A série "Transatlântico", da Netflix, estreou na semana passada e já está no Top 10 da plataforma. Bem produzida, romântica, com um enredo político bem costurado e com locações e figurinos elegantes, a série chama a atenção do público. Mas o que mais importa é o enredo sobre a Resistência e os refugiados da Segunda Guerra.

A série baseia-se em fatos reais. Durante a Segunda Guerra foi criado na Europa um Comitê de Resgate Emergencial (ERC), grupo internacional que retirava dos países europeus judeus ameaçados pelo nazismo, dentre eles muitos artistas e intelectuais. A série resgata personagens reais como Varian Fry, Mary Jayne Gold, Albert Hirschmann e os outros membros do ERC, responsáveis pelo resgate de cerca de 2 mil pessoas, segundo a primeira temporada. Anna Winger, produtora e roteirista de "Transatlântico", inspirou-se em histórias contadas por seu pai e trouxe à cena figuras como Lisa Fittko (interpretada por Deleila Piasko), que criou uma rota de fuga na Espanha, ajudando centenas de refugiados que atravessaram os Pirineus.

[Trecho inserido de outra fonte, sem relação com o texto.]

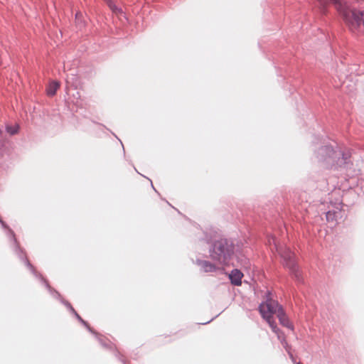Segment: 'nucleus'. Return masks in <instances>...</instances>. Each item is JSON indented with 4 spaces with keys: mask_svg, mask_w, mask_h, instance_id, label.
<instances>
[{
    "mask_svg": "<svg viewBox=\"0 0 364 364\" xmlns=\"http://www.w3.org/2000/svg\"><path fill=\"white\" fill-rule=\"evenodd\" d=\"M319 162L327 168L338 169L348 166L350 153L346 152L341 147L336 149L330 146L321 147L316 156Z\"/></svg>",
    "mask_w": 364,
    "mask_h": 364,
    "instance_id": "1",
    "label": "nucleus"
},
{
    "mask_svg": "<svg viewBox=\"0 0 364 364\" xmlns=\"http://www.w3.org/2000/svg\"><path fill=\"white\" fill-rule=\"evenodd\" d=\"M332 3L345 22L352 26H358L364 23V10L356 11L350 8L347 2L343 0H316V6L321 13H325L326 6Z\"/></svg>",
    "mask_w": 364,
    "mask_h": 364,
    "instance_id": "2",
    "label": "nucleus"
},
{
    "mask_svg": "<svg viewBox=\"0 0 364 364\" xmlns=\"http://www.w3.org/2000/svg\"><path fill=\"white\" fill-rule=\"evenodd\" d=\"M269 245H273L276 251L280 255L283 259L284 265L289 269L291 273L298 280H301V274L294 259V254L287 247H282L279 245L275 237H271L268 240Z\"/></svg>",
    "mask_w": 364,
    "mask_h": 364,
    "instance_id": "3",
    "label": "nucleus"
},
{
    "mask_svg": "<svg viewBox=\"0 0 364 364\" xmlns=\"http://www.w3.org/2000/svg\"><path fill=\"white\" fill-rule=\"evenodd\" d=\"M232 253V246L225 240L216 241L210 250V258L218 265H229Z\"/></svg>",
    "mask_w": 364,
    "mask_h": 364,
    "instance_id": "4",
    "label": "nucleus"
},
{
    "mask_svg": "<svg viewBox=\"0 0 364 364\" xmlns=\"http://www.w3.org/2000/svg\"><path fill=\"white\" fill-rule=\"evenodd\" d=\"M277 307V304L275 303H273L271 304H264V305H259V311L262 316V318L268 323L270 328H272V331L277 334V338L281 342L283 347L287 350L288 352L292 362H295L294 358L291 353L289 350V346L288 343L285 339V336L284 333L279 330V328H277L276 323L274 320H271L269 318V312L270 309H274V308ZM273 311V310H271Z\"/></svg>",
    "mask_w": 364,
    "mask_h": 364,
    "instance_id": "5",
    "label": "nucleus"
},
{
    "mask_svg": "<svg viewBox=\"0 0 364 364\" xmlns=\"http://www.w3.org/2000/svg\"><path fill=\"white\" fill-rule=\"evenodd\" d=\"M270 303H271V304H272L273 303H275L277 304V307L274 308L275 311L270 310L269 312H268V314H269L270 319L274 320L273 315L276 314L279 320L280 323L282 326L293 330L294 329L293 325L289 321L288 317L286 316L282 307L279 305V304L277 301H274L272 299H267L264 302H262L260 305L269 304Z\"/></svg>",
    "mask_w": 364,
    "mask_h": 364,
    "instance_id": "6",
    "label": "nucleus"
},
{
    "mask_svg": "<svg viewBox=\"0 0 364 364\" xmlns=\"http://www.w3.org/2000/svg\"><path fill=\"white\" fill-rule=\"evenodd\" d=\"M65 305L69 308L70 309V311L75 314V316L77 317V318L85 326H86V328H87V329L91 332L93 334H95L97 339L99 340V341L102 343V345L104 346V343L102 342V338L99 336V335L95 332L90 326L89 325L87 324V323L84 321L78 314L75 311V309L72 307V306L70 305V303L68 302H64Z\"/></svg>",
    "mask_w": 364,
    "mask_h": 364,
    "instance_id": "7",
    "label": "nucleus"
},
{
    "mask_svg": "<svg viewBox=\"0 0 364 364\" xmlns=\"http://www.w3.org/2000/svg\"><path fill=\"white\" fill-rule=\"evenodd\" d=\"M242 277L243 274L237 269H233L229 274V278L231 281V283L236 286L241 285Z\"/></svg>",
    "mask_w": 364,
    "mask_h": 364,
    "instance_id": "8",
    "label": "nucleus"
},
{
    "mask_svg": "<svg viewBox=\"0 0 364 364\" xmlns=\"http://www.w3.org/2000/svg\"><path fill=\"white\" fill-rule=\"evenodd\" d=\"M197 264L200 266L201 269L205 272H214L217 269L215 262L211 263L208 261L197 260Z\"/></svg>",
    "mask_w": 364,
    "mask_h": 364,
    "instance_id": "9",
    "label": "nucleus"
},
{
    "mask_svg": "<svg viewBox=\"0 0 364 364\" xmlns=\"http://www.w3.org/2000/svg\"><path fill=\"white\" fill-rule=\"evenodd\" d=\"M343 215L341 210H329L326 213V220L328 222H337L338 219L342 218Z\"/></svg>",
    "mask_w": 364,
    "mask_h": 364,
    "instance_id": "10",
    "label": "nucleus"
},
{
    "mask_svg": "<svg viewBox=\"0 0 364 364\" xmlns=\"http://www.w3.org/2000/svg\"><path fill=\"white\" fill-rule=\"evenodd\" d=\"M59 87V83L56 81L51 82L47 87V94L50 96H53L55 94L57 90Z\"/></svg>",
    "mask_w": 364,
    "mask_h": 364,
    "instance_id": "11",
    "label": "nucleus"
},
{
    "mask_svg": "<svg viewBox=\"0 0 364 364\" xmlns=\"http://www.w3.org/2000/svg\"><path fill=\"white\" fill-rule=\"evenodd\" d=\"M25 263L27 265L28 267L30 268V269L31 270V272L33 273V274H35L36 277H41L42 279V280L44 282V283L46 284V287L48 289H50V287L48 285V282L41 277V274H38L34 267L32 266V264L29 262V261L26 258L25 259Z\"/></svg>",
    "mask_w": 364,
    "mask_h": 364,
    "instance_id": "12",
    "label": "nucleus"
},
{
    "mask_svg": "<svg viewBox=\"0 0 364 364\" xmlns=\"http://www.w3.org/2000/svg\"><path fill=\"white\" fill-rule=\"evenodd\" d=\"M107 1V3L109 6V7L110 8V9L113 11V13L116 14H122L123 12L122 11V9L120 8H118L112 1L111 0H106Z\"/></svg>",
    "mask_w": 364,
    "mask_h": 364,
    "instance_id": "13",
    "label": "nucleus"
},
{
    "mask_svg": "<svg viewBox=\"0 0 364 364\" xmlns=\"http://www.w3.org/2000/svg\"><path fill=\"white\" fill-rule=\"evenodd\" d=\"M0 223L1 224V225L4 228L8 229L9 237L14 241L15 245H16V248H18L17 244H16V240L15 238L14 232L11 229L9 228V227L6 225V224L1 218H0Z\"/></svg>",
    "mask_w": 364,
    "mask_h": 364,
    "instance_id": "14",
    "label": "nucleus"
},
{
    "mask_svg": "<svg viewBox=\"0 0 364 364\" xmlns=\"http://www.w3.org/2000/svg\"><path fill=\"white\" fill-rule=\"evenodd\" d=\"M18 125L15 124L14 126L7 125L6 126V131L8 133H9L11 135H14L18 132Z\"/></svg>",
    "mask_w": 364,
    "mask_h": 364,
    "instance_id": "15",
    "label": "nucleus"
},
{
    "mask_svg": "<svg viewBox=\"0 0 364 364\" xmlns=\"http://www.w3.org/2000/svg\"><path fill=\"white\" fill-rule=\"evenodd\" d=\"M78 16H79V14H76V18H78Z\"/></svg>",
    "mask_w": 364,
    "mask_h": 364,
    "instance_id": "16",
    "label": "nucleus"
}]
</instances>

Particularmente, o que chama minha atenção é o foco nos artistas surrealistas que compunham o grupo que precisava sair da Europa a todo custo. Precursores da arte moderna, a quem os nazistas chamavam de "degenerados"- num exemplo claro da incompreensão e ignorância sobre novas formas e conteúdos que despontavam no início do século 20 na poesia, pintura, cinema, teatro e outras linguagens - figuras como André Breton, poeta, escritor e um dos fundadores do movimento com seus Manifestos do Surrealismo, escritos em 1924 e 1930, são personagens da série. O surrealismo, na verdade, nunca foi encarado pelos seus criadores apenas como movimento estético, mas uma experiência que implicava em atitudes para um novo mundo, tendo a arte como expressão fundamental da transformação, numa conexão entre arte e vida.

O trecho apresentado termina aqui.